ECLI:NL:GHARL:2024:4608

Gerechtshof Arnhem-Leeuwarden

Datum uitspraak
9 juli 2024
Publicatiedatum
10 juli 2024
Zaaknummer
23/89
Instantie
Gerechtshof Arnhem-Leeuwarden
Type
Uitspraak
Rechtsgebied
Bestuursrecht; Belastingrecht
Procedures
  • Hoger beroep
Rechters
Vindplaatsen
  • Rechtspraak.nl
AI samenvatting door LexboostAutomatisch gegenereerd

Hoger beroep inzake de waardevaststelling van een onroerende zaak onder de Wet WOZ

In deze zaak heeft het Gerechtshof Arnhem-Leeuwarden op 9 juli 2024 uitspraak gedaan in het hoger beroep van belanghebbende tegen de uitspraak van de Rechtbank Midden-Nederland. De zaak betreft de waardevaststelling van een onroerende zaak, gelegen aan [adres1] 205 te [woonplaats], voor het jaar 2021. De heffingsambtenaar van de gemeente Rhenen had de waarde van de woning vastgesteld op € 314.000 en de waarde van het bedrijfsgedeelte op € 233.000, op basis van de Wet waardering onroerende zaken (Wet WOZ). Belanghebbende was het niet eens met deze waardevaststelling en heeft bezwaar aangetekend, maar de heffingsambtenaar handhaafde zijn beslissing. Hierop heeft belanghebbende beroep ingesteld bij de Rechtbank, die het beroep ongegrond verklaarde. Belanghebbende heeft vervolgens hoger beroep ingesteld bij het Gerechtshof.

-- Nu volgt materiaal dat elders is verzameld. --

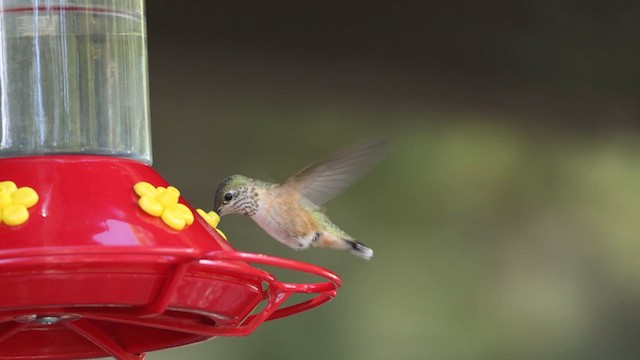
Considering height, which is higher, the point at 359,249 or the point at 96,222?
the point at 96,222

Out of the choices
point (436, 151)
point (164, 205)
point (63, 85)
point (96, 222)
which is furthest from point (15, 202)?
point (436, 151)

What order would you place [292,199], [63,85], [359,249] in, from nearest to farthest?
[63,85] → [292,199] → [359,249]

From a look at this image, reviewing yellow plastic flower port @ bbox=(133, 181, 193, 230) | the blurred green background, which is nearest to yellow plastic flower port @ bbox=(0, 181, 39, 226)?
yellow plastic flower port @ bbox=(133, 181, 193, 230)

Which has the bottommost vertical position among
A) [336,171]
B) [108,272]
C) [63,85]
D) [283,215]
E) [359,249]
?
[359,249]

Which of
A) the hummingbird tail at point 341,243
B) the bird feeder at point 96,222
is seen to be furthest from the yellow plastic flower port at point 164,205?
the hummingbird tail at point 341,243

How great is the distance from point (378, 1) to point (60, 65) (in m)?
2.32

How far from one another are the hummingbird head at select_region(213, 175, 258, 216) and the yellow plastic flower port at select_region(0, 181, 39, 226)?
1.36m

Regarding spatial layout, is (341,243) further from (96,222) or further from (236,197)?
(96,222)

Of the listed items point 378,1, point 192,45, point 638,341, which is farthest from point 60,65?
point 638,341

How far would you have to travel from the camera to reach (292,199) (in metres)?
3.42

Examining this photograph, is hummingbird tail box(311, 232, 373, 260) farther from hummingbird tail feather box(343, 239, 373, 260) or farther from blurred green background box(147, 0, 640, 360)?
blurred green background box(147, 0, 640, 360)

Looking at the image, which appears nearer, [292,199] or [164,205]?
[164,205]

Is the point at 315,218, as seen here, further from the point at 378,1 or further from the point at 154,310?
the point at 154,310

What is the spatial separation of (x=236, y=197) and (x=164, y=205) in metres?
1.32
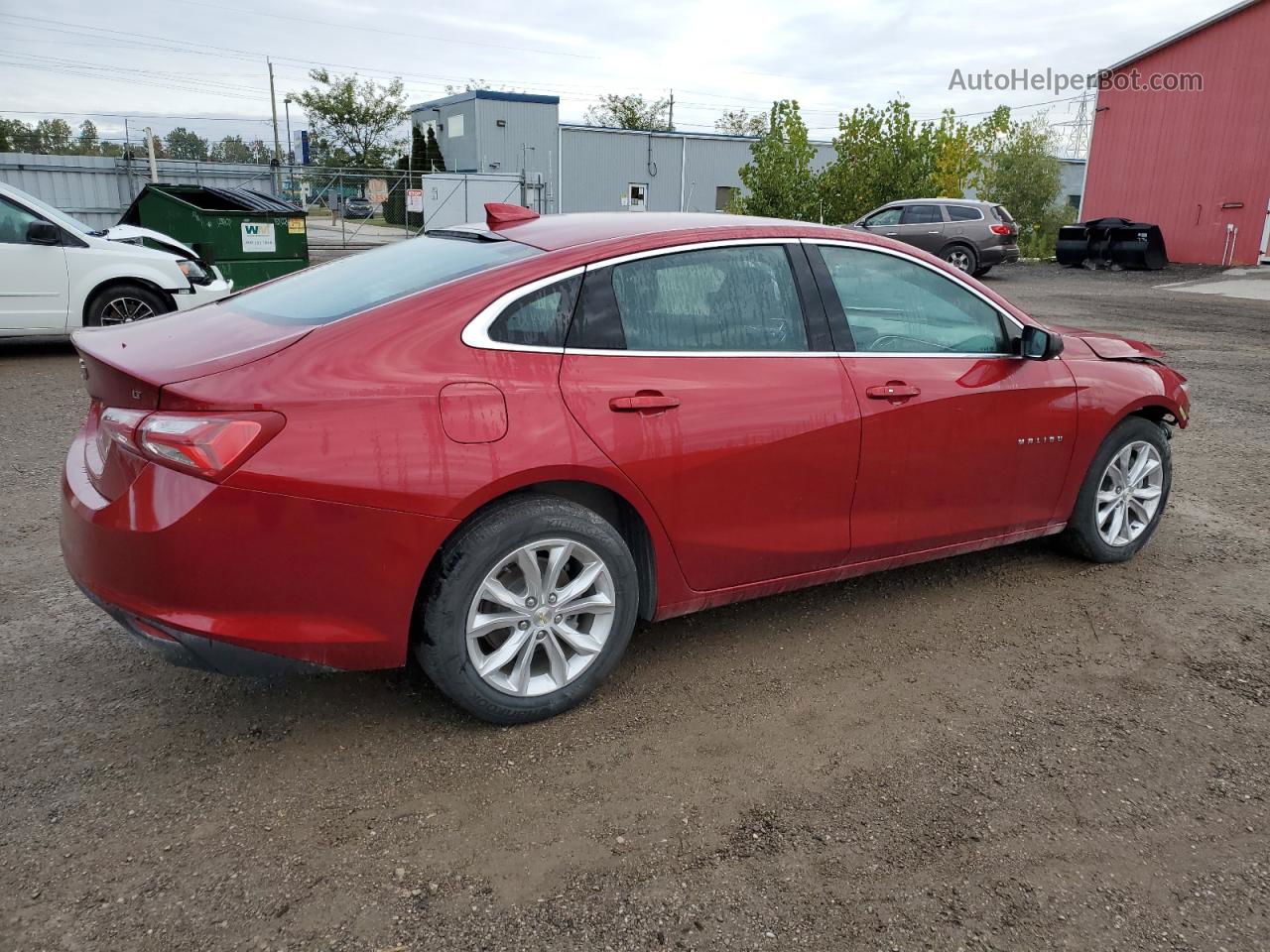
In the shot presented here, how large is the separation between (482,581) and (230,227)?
36.7 feet

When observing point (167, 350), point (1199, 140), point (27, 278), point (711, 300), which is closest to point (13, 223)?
point (27, 278)

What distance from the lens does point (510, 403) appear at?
291 cm

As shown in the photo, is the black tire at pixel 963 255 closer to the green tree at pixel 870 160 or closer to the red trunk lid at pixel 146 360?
the green tree at pixel 870 160

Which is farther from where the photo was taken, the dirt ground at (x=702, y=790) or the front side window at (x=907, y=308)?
the front side window at (x=907, y=308)

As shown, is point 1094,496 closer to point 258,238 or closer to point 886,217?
point 258,238

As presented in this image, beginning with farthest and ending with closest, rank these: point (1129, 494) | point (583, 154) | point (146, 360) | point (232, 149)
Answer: point (232, 149), point (583, 154), point (1129, 494), point (146, 360)

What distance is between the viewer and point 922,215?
21516mm

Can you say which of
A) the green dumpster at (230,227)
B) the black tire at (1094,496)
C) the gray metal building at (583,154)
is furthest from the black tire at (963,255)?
the gray metal building at (583,154)

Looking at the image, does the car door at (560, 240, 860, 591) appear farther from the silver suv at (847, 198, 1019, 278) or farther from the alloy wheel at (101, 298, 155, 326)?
the silver suv at (847, 198, 1019, 278)

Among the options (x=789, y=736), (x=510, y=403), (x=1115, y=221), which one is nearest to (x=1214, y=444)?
(x=789, y=736)

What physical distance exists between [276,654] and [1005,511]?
2.97 m

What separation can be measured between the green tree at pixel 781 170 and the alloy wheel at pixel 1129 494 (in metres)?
17.9

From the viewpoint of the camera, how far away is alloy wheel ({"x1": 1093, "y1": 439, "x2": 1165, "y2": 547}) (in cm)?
452

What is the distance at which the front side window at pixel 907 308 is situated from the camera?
3705 mm
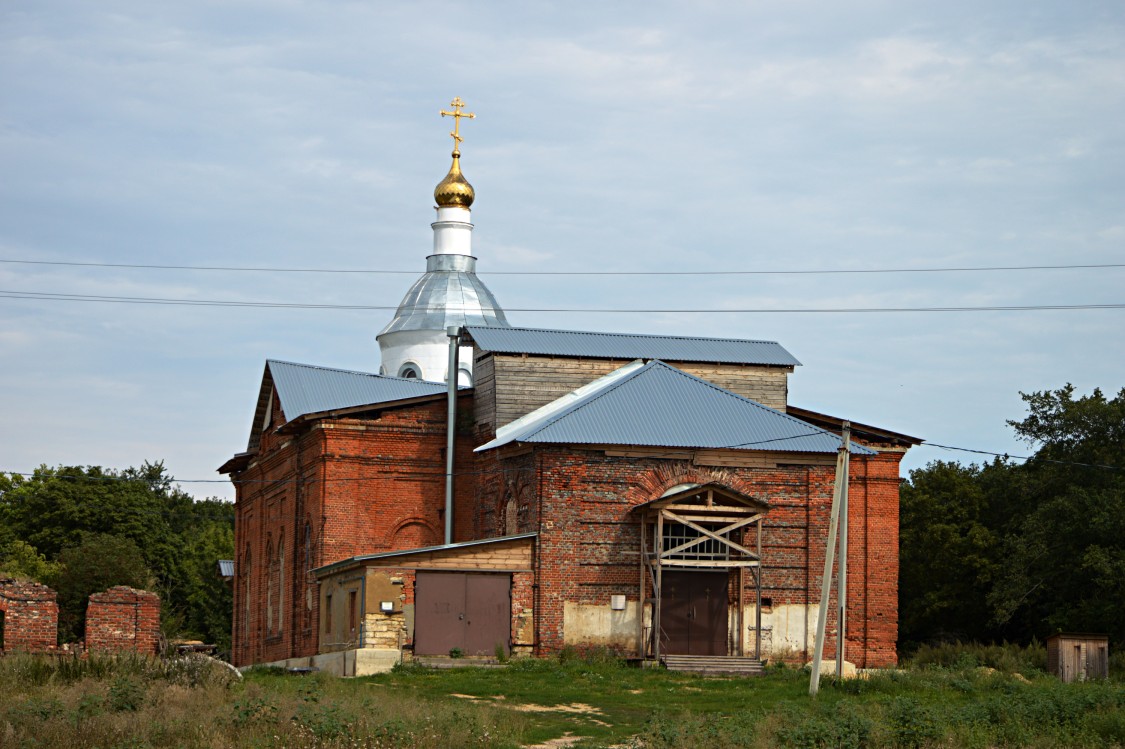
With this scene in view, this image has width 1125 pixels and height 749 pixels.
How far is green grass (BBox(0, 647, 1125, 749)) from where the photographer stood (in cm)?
1995

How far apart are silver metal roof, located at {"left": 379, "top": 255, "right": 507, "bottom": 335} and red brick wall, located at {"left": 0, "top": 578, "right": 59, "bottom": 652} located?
778 inches

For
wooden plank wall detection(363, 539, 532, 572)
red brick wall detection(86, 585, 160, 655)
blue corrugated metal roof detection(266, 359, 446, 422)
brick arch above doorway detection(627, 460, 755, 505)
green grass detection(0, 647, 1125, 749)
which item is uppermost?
blue corrugated metal roof detection(266, 359, 446, 422)

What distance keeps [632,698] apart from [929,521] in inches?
1102

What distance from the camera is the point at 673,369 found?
1512 inches

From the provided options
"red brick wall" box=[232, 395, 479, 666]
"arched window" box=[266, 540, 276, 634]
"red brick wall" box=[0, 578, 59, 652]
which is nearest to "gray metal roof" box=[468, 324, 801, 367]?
"red brick wall" box=[232, 395, 479, 666]

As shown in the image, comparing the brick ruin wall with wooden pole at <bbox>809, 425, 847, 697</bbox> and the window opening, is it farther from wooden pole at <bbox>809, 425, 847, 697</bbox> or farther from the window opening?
wooden pole at <bbox>809, 425, 847, 697</bbox>

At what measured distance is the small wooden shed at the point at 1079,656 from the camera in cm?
3300

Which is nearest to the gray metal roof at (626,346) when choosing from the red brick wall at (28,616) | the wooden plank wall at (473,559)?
the wooden plank wall at (473,559)

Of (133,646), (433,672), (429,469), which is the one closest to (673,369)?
(429,469)

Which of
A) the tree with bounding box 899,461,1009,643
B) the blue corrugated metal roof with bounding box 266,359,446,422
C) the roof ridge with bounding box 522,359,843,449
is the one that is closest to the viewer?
the roof ridge with bounding box 522,359,843,449

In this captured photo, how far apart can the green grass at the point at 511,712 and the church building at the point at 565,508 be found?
4707mm

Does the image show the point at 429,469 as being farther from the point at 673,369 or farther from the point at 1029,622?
the point at 1029,622

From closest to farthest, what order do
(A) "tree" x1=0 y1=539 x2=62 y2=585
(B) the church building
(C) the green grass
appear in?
(C) the green grass
(B) the church building
(A) "tree" x1=0 y1=539 x2=62 y2=585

Tijdens de zitting op 21 mei 2024 is de gemachtigde van belanghebbende, C.M.L. Poen, verschenen, evenals een vertegenwoordiger van de heffingsambtenaar. In hoger beroep was de centrale vraag of de waarde van de woning te hoog was vastgesteld. Belanghebbende stelde dat de waarde € 227.000 zou moeten zijn, terwijl de heffingsambtenaar de waarde van € 314.000 verdedigde. Het Hof oordeelde dat de heffingsambtenaar niet voldoende bewijs had geleverd om de vastgestelde waarde te onderbouwen, aangezien de referentieobjecten die waren gebruikt niet vergelijkbaar waren met de onroerende zaak van belanghebbende.

Het Hof heeft uiteindelijk de waarde van de onroerende zaak vastgesteld op € 300.000, en heeft de uitspraak van de Rechtbank en de uitspraak op bezwaar vernietigd. Tevens is de heffingsambtenaar veroordeeld tot het vergoeden van de proceskosten van belanghebbende, die in totaal op € 4.120 zijn vastgesteld. De uitspraak is openbaar uitgesproken en partijen hebben de mogelijkheid om binnen zes weken beroep in cassatie in te stellen bij de Hoge Raad.

Uitspraak

GERECHTSHOF ARNHEM-LEEUWARDEN
locatie Arnhem
nummer BK-ARN 23/89
uitspraakdatum: 9 juli 2024
Uitspraak van de tweede enkelvoudige belastingkamer
op het hoger beroep van
[belanghebbende]te
[woonplaats](hierna: belanghebbende)
tegen de uitspraak van de Rechtbank Midden-Nederland van 14 november 2022, nummer UTR 22/719, ECLI:NL:RBMNE:2022:4943, in het geding tussen belanghebbende en
de heffingsambtenaar van de gemeente Rhenen(hierna: de heffingsambtenaar)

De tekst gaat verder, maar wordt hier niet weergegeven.